Et ils sont en colère contre l’État français qui a tué des milliers d’indigènes et les a privés du droit de vote jusqu’en 1952 et du droit à l’école jusqu’en 1957. Aujourd’hui encore, ils ressentent la différence entre les indigènes et les colons blancs. «Bien qu’ils soient citoyens français, ils n’ont pas les mêmes chances de promotion que ceux qui ont grandi dans des familles blanches», dénonce Jean Rohleder.

Ainsi, les quartiers pauvres font l’objet d’économies, les centres de jeunesse et autres institutions similaires sont fermés. Autour de Nouméa, il y a des bidonvilles où vivent principalement des Kanaks et le racisme quotidien s’expose au grand jour, juge le linguiste.

Perte de la culture indigène

Pendant l’état d’urgence, les autorités ont bloqué l’accès au réseau social TikTok. Le canal manquait, mais il reste encore à la population autochtone 28 langues dans lesquelles elle peut communiquer sans censure.
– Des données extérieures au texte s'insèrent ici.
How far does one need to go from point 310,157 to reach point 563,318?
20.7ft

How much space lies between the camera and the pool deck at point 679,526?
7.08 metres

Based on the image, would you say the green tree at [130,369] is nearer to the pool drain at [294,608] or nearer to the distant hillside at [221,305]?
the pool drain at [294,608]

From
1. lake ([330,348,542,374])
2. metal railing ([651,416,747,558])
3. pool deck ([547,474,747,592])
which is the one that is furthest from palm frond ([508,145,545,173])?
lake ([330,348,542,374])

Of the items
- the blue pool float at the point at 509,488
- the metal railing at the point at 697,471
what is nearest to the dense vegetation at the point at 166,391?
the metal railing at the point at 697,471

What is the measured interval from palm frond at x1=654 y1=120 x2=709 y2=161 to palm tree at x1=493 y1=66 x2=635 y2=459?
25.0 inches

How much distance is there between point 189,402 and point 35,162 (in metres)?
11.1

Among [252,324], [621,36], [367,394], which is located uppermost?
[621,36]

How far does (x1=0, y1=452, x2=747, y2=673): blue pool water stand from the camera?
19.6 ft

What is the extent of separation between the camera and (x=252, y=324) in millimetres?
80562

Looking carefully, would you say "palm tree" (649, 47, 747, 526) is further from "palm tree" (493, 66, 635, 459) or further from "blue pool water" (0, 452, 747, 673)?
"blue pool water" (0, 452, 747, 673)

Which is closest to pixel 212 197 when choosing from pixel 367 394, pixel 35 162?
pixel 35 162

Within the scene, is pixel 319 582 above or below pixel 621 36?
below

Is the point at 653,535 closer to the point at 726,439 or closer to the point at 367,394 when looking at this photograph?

Mais plus la souveraineté française dure, plus celles-ci sont menacées d’extinction, tout comme la culture indigène, ce qui provoque chez la population d’origine un sentiment d’impuissance et de perte progressive.

Village traditionnel en Nouvelle-Calédonie


A la campagne, la population kanak vit très simplement.


Jean Rohleder

Jean Rohleder s’est rendu pour la première fois en Nouvelle-Calédonie en 2016. Il y a vécu dans des villages de la côte nord-est et a découvert le mode de vie de la population rurale, tout en documentant la langue du groupe indigène Vamale. Aujourd’hui encore, il reste en contact avec ses amis et son ancienne famille d’accueil via Facebook et WhatsApp.

Plus

lire plus Comment (ne pas) sauver une langue

Les barricades ont été ressenties par la plupart des Kanaks. Il y a moins d’essence, de tabac ou de gaz à disposition pour cuisiner. Dans les villages, les gens s’approvisionnent eux-mêmes dans leurs jardins et pêchent. L’approvisionnement en médicaments, comme l’insuline par exemple, est un sujet de préoccupation.
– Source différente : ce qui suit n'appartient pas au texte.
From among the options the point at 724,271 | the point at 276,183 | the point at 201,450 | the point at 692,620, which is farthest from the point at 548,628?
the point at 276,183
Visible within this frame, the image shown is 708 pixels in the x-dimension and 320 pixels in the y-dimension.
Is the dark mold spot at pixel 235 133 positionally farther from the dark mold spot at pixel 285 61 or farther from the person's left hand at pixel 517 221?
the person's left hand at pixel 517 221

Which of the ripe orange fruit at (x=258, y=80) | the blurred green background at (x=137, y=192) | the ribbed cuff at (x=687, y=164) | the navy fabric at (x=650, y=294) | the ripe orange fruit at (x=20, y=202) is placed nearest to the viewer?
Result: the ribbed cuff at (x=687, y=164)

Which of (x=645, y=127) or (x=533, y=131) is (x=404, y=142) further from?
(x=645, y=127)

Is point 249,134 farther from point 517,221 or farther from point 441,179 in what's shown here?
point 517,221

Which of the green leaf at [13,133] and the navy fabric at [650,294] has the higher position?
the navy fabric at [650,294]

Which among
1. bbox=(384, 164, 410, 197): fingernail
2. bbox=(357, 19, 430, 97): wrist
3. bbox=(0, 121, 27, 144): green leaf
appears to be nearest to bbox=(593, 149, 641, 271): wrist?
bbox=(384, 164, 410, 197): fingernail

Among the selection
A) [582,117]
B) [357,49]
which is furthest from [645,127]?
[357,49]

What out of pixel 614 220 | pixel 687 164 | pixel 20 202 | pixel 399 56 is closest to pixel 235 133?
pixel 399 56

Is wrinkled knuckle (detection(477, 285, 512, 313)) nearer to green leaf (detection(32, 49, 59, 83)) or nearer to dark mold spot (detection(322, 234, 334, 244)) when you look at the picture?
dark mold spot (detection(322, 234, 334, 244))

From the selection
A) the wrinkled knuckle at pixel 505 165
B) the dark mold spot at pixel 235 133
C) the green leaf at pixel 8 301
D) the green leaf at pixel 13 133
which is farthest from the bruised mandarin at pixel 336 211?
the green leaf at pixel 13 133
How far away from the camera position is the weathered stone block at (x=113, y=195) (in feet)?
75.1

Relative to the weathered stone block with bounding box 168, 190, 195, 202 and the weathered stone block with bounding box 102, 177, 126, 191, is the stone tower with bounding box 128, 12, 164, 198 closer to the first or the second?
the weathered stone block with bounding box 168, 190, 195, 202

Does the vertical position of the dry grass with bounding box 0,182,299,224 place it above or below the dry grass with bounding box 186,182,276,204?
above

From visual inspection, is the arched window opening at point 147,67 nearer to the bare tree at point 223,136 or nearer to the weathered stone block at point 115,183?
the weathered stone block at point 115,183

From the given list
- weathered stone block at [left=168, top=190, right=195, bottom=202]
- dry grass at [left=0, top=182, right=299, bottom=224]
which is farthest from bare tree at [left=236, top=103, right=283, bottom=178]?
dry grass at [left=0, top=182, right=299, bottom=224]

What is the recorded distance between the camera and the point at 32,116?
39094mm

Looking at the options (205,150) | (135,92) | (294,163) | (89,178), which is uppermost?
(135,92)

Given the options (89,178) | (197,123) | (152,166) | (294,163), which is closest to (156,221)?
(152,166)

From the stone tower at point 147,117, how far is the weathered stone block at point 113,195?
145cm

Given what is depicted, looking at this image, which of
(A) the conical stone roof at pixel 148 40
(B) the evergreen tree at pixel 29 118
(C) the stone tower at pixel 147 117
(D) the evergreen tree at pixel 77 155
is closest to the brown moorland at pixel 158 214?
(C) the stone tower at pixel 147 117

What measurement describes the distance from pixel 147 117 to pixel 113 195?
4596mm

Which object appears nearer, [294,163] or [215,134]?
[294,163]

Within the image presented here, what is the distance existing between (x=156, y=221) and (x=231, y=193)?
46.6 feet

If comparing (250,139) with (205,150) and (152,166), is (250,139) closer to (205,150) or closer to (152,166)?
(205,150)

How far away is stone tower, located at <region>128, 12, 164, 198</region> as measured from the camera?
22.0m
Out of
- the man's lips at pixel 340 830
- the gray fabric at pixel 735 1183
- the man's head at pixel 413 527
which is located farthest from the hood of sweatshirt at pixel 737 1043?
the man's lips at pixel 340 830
Comme partout dans le Pacifique Sud, le taux de diabète est élevé en Nouvelle-Calédonie. La majorité de la population vivant en milieu rural n’est pas intéressée par un conflit violent. «Mes contacts me disent qu’ils resteront pacifiques tant qu’il y aura des discussions», indique Jean Rohleder. La population autochtone serait ouverte à un nouveau référendum.

Énormes ressources de nickel

Dans la perspective d’un remplacement de la France, les mines de nickel deviennent un sujet de préoccupation. La Nouvelle-Calédonie est le quatrième producteur mondial de nickel, mais les prix du métal ont chuté et la concurrence de l’Indonésie menace les producteurs locaux. Le groupe suisse de matières premières Glencore a récemment cédé une mine en Nouvelle-Calédonie.

Durant son séjour en Nouvelle-Calédonie, le linguiste a lui-même été témoin du fossé qui sépare la population blanche de la population autochtone, il a même été menacé. Pour lui, c’est l’expression de tensions qui durent depuis des décennies.

La situation en Nouvelle-Calédonie n’étant pas totalement revenue à la normale à ce jour, Jean Rohleder a décidé de ne pas s’y rendre. Il travaillera en France à l’institut qui l’a envoyé en mission dans le Pacifique Sud et tentera à nouveau sa chance à l’automne.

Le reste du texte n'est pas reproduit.